Text excerpt:
Between 1980 and1985 some 120 rhinos were killed using pits. Although poaching with guns was prevalent at that time, it became the preferred choice of the poachers by the middle of 1985. The last known case of pit poaching in the Kaziranga National Park was in 2002. Rathin Barman, in-charge of the Wildlife Trust of India’s Centre for Wildlife Rehabilitation and Conservation in Kaziranga, says most of the rhinos die of bullet wounds from .303 rifles. “To kill a rhino, the bullet has to hit one of the vital organs. Often shots fired from automatic rifles like AK 47 do not hit these organs, leaving the rhino injured but not dead,” he says. Automatic weapons have been occasionally seized from poachers around the park and more recently during raids of the Assam police in September and October 2012.
In the late ’80s and early ’90s, poachers used to electrocute rhinos using connections from high tension power lines running along the park’s periphery. Eight rhinos were killed using this method.

Stored data entries:
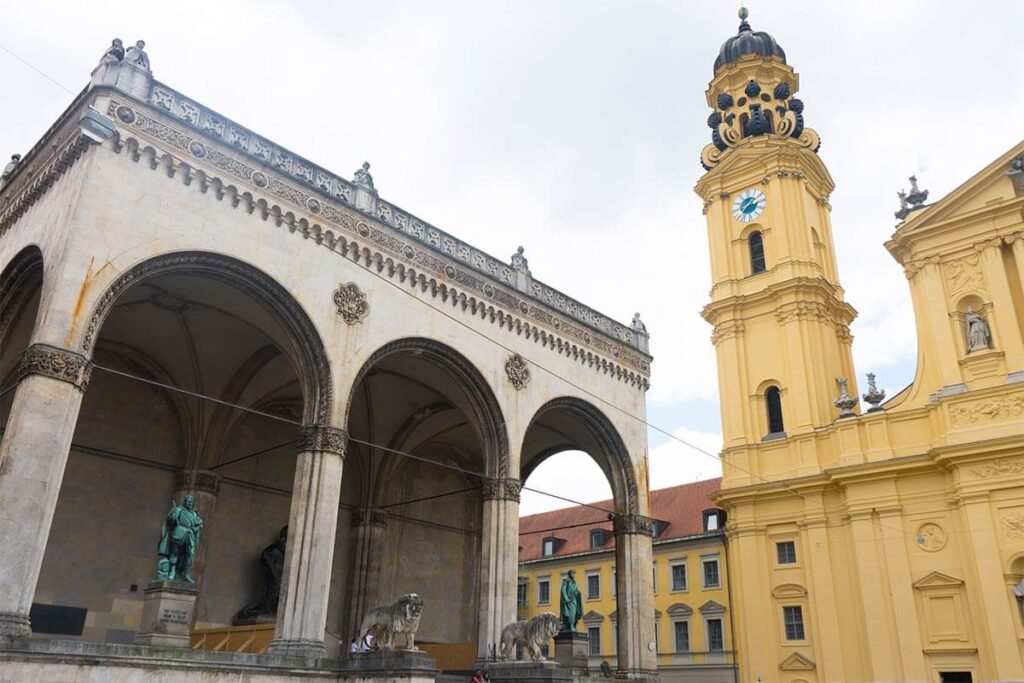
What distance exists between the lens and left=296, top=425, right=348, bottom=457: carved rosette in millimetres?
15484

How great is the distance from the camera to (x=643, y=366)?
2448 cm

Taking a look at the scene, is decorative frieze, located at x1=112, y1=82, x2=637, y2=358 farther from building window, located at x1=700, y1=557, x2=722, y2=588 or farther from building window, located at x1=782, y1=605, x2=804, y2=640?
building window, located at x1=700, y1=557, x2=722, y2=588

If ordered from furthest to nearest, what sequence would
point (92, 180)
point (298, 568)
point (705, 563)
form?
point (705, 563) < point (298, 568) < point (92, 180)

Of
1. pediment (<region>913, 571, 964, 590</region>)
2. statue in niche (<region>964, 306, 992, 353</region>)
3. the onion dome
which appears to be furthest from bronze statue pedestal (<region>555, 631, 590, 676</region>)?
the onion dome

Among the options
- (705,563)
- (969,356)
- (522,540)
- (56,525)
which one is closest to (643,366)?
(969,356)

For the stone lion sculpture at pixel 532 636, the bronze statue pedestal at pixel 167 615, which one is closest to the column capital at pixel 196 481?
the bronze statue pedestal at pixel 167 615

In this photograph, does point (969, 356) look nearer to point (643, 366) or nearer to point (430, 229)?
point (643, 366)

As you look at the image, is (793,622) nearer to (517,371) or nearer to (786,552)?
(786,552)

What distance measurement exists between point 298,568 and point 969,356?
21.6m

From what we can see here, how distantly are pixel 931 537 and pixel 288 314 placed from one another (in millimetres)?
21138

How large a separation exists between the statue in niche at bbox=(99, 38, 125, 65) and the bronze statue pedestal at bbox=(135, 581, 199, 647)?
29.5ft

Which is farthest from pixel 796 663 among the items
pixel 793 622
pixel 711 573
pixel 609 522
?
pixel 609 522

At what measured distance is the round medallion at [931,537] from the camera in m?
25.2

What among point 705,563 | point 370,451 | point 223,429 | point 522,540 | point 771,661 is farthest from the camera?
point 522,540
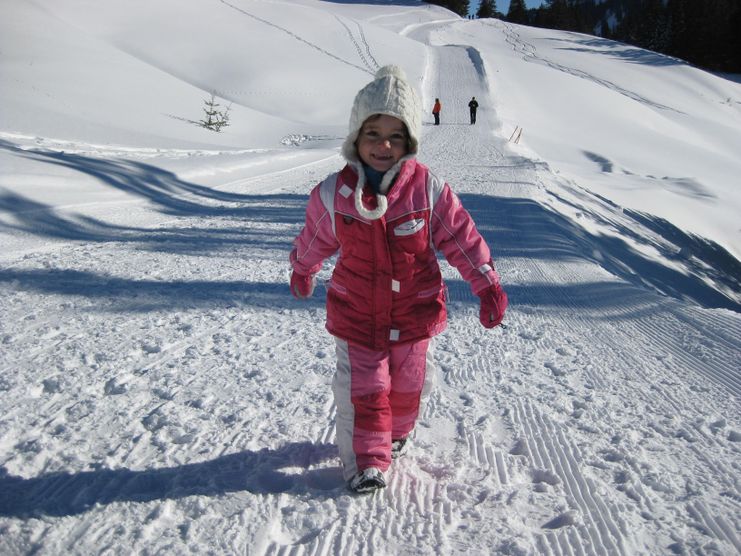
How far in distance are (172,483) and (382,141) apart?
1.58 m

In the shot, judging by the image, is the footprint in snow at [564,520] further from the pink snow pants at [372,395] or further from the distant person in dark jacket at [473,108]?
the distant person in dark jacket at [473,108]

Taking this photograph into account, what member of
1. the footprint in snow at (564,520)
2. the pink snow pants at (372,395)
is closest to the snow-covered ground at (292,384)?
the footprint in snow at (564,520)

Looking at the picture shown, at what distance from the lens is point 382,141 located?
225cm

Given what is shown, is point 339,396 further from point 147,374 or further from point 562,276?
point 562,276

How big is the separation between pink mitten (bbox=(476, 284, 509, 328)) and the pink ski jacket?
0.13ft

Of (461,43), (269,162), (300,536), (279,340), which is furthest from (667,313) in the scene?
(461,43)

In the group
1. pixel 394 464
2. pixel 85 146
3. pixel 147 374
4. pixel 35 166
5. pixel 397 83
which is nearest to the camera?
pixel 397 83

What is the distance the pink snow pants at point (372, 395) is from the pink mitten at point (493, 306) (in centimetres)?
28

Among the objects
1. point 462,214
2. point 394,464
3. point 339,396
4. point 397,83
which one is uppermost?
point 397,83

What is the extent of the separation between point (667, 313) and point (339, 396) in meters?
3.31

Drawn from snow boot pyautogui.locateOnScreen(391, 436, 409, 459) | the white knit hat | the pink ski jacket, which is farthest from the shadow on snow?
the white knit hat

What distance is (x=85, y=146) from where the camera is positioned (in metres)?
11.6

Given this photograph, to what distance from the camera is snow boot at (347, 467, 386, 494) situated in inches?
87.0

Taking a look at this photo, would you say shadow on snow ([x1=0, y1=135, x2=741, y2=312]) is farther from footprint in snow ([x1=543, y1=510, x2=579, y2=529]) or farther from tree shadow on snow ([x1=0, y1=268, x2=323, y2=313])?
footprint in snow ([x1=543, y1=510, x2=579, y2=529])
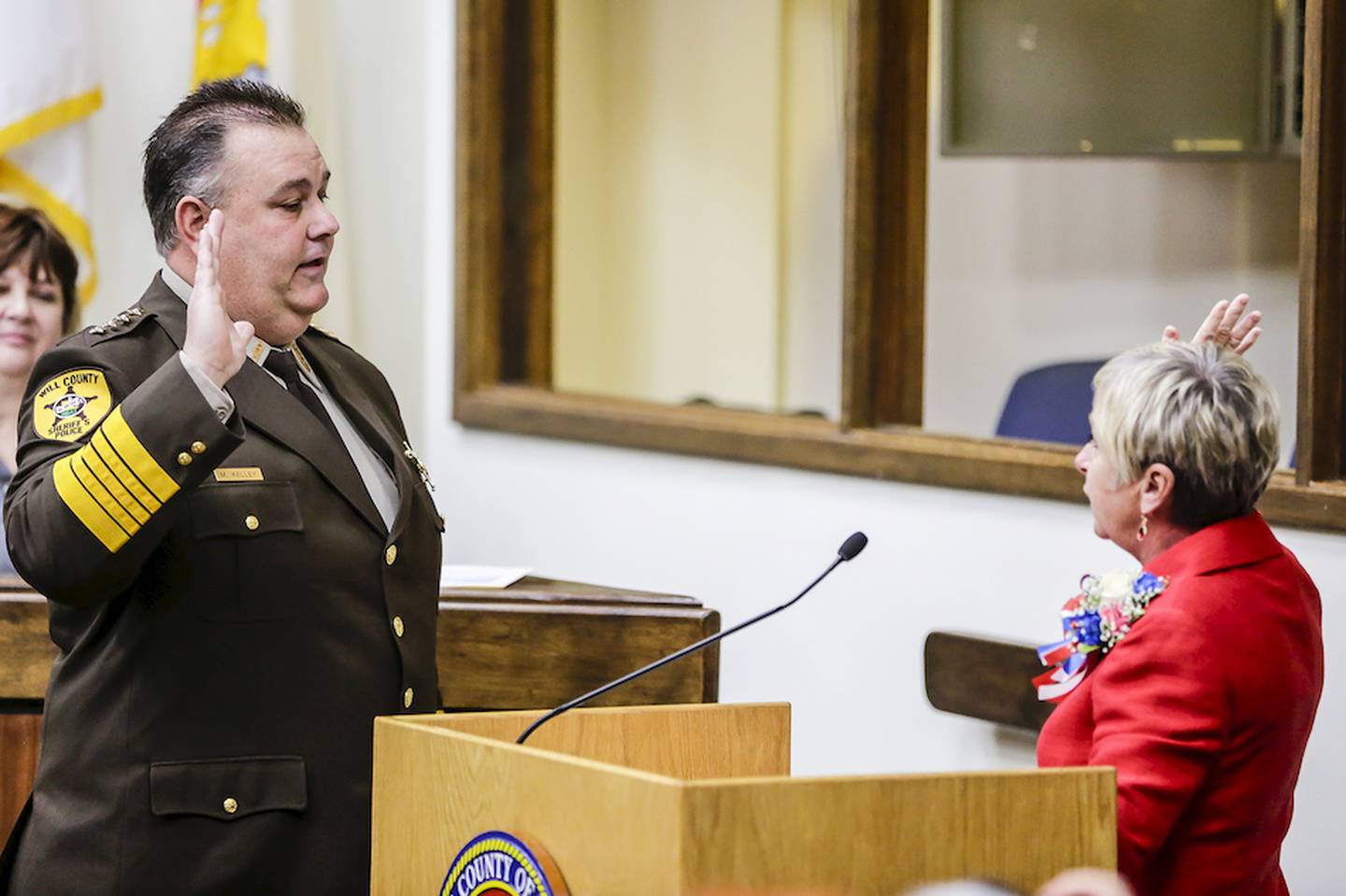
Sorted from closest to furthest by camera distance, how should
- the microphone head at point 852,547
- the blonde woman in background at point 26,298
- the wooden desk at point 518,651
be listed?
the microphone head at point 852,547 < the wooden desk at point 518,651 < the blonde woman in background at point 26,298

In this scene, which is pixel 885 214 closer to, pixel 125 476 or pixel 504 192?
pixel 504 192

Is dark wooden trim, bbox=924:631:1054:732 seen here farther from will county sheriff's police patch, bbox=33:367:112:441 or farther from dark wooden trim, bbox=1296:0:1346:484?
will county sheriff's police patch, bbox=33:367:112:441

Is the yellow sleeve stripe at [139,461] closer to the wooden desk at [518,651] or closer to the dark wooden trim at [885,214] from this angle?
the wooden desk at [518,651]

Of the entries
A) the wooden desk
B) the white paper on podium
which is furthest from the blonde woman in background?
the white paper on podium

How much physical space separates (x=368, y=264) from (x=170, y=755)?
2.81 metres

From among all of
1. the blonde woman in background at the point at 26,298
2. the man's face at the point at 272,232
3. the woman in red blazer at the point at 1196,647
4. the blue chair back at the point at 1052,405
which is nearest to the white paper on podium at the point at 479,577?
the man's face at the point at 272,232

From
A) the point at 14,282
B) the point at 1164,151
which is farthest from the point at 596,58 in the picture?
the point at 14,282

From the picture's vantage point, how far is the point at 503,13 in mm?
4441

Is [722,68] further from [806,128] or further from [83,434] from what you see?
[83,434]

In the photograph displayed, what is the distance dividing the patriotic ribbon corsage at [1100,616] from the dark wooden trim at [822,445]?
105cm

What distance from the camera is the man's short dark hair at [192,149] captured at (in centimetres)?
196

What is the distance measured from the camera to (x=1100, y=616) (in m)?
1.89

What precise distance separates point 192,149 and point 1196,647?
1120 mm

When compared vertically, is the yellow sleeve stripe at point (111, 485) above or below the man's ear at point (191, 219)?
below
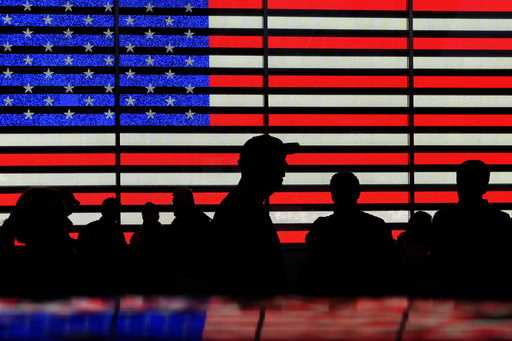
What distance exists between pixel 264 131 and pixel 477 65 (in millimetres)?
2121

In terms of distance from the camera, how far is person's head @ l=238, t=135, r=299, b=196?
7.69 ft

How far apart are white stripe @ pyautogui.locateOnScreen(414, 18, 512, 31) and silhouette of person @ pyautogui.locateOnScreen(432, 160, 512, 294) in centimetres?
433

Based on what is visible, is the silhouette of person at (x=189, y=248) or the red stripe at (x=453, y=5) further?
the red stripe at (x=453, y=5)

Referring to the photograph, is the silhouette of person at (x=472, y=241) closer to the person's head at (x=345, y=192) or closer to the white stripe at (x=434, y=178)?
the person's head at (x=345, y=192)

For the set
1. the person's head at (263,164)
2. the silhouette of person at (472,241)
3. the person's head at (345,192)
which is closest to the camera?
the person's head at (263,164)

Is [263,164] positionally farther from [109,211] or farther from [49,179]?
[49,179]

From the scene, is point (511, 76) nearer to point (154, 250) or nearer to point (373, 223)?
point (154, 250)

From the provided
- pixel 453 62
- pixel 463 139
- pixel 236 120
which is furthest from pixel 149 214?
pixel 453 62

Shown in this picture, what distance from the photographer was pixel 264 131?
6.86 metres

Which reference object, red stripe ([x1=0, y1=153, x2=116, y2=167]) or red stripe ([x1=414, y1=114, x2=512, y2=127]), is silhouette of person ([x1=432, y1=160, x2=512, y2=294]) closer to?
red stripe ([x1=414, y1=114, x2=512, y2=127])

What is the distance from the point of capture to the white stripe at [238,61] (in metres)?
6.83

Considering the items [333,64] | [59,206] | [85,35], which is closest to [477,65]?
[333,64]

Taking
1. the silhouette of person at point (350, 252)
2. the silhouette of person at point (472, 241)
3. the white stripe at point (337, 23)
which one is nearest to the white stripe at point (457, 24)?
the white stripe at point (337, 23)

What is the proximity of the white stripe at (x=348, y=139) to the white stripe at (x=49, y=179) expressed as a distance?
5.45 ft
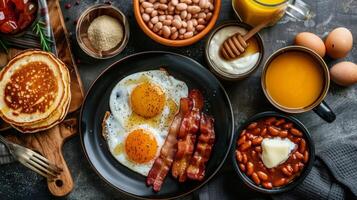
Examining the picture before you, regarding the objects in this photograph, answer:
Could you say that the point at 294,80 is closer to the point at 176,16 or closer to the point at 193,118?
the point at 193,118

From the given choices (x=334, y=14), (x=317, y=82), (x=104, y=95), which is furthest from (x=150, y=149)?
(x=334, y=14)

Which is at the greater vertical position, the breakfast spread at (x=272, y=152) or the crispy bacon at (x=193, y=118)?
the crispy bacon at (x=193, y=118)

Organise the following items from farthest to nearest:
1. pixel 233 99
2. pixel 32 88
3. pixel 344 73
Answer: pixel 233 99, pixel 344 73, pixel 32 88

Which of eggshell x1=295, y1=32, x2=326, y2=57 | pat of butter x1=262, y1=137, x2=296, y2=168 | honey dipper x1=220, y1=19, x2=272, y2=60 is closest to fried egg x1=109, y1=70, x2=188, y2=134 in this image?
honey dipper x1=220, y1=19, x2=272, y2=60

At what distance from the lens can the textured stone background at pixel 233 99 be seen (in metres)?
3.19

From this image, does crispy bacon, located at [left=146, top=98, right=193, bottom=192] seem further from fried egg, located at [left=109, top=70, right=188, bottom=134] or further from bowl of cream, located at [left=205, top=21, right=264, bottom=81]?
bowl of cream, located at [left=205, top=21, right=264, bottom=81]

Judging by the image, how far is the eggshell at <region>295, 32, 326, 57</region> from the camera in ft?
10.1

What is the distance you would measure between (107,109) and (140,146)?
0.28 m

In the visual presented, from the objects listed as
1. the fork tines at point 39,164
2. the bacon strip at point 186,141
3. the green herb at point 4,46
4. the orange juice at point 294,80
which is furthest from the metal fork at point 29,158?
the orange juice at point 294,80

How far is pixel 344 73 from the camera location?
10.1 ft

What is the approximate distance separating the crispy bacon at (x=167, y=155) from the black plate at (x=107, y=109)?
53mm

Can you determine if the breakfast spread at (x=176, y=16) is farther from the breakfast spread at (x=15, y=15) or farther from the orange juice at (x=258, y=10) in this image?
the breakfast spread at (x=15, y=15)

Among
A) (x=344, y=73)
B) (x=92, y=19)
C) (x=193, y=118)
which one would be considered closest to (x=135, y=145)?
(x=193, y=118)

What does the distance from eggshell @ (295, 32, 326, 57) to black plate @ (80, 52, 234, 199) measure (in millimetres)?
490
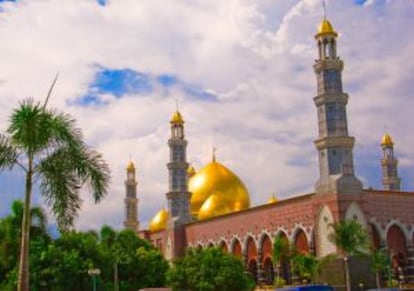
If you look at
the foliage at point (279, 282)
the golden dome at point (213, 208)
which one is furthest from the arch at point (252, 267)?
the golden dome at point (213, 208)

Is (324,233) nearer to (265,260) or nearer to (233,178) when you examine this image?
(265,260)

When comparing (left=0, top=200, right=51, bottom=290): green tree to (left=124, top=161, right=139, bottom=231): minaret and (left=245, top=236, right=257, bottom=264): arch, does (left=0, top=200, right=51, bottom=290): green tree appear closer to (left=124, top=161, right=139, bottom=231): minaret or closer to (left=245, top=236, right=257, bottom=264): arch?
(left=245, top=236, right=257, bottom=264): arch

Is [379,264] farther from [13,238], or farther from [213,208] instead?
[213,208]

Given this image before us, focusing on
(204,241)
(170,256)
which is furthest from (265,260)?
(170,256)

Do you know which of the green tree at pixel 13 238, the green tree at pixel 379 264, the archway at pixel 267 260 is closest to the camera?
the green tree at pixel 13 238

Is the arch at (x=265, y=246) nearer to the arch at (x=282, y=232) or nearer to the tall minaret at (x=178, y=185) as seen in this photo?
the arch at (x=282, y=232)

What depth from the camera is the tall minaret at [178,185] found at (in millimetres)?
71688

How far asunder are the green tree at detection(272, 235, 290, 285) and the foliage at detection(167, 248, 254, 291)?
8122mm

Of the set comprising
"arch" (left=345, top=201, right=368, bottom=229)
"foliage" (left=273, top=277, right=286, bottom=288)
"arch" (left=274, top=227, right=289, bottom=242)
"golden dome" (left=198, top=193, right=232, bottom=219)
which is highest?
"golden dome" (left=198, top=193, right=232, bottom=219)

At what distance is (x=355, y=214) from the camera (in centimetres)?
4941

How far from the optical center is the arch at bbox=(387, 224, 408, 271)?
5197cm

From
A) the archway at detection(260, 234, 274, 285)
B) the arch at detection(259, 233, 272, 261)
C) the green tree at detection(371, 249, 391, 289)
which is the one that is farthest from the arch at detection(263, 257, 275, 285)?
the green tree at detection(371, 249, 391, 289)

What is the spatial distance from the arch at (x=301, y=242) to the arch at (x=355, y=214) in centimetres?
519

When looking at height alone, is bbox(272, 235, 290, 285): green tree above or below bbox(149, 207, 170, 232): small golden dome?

List of tasks:
1. According to the passage on rhino poaching in Kaziranga, in what year did the last known case of pit poaching in the park occur?
2. Continue the passage on rhino poaching in Kaziranga, starting after its final sentence.
The records are separate material, distinct from the passage on rhino poaching in Kaziranga.

Your written answers:
1. 2002

2.
Over the years, the gun used by poachers has undergone major transformation. And the change has come through innovations at the local level. Well-trained in dismantling and reassembling weapons, poachers spend days buried underground at locations in and around the park. To ensure that guns do not make any noise, the poachers use locally available material like water pipes to fabricate sound suppressors.
Although no case of tranquilising has been reported in Kaziranga, in 2007 two guns for sedating rhinos were recovered. One of the guns belonged the chief wildlife warden of Nagaland.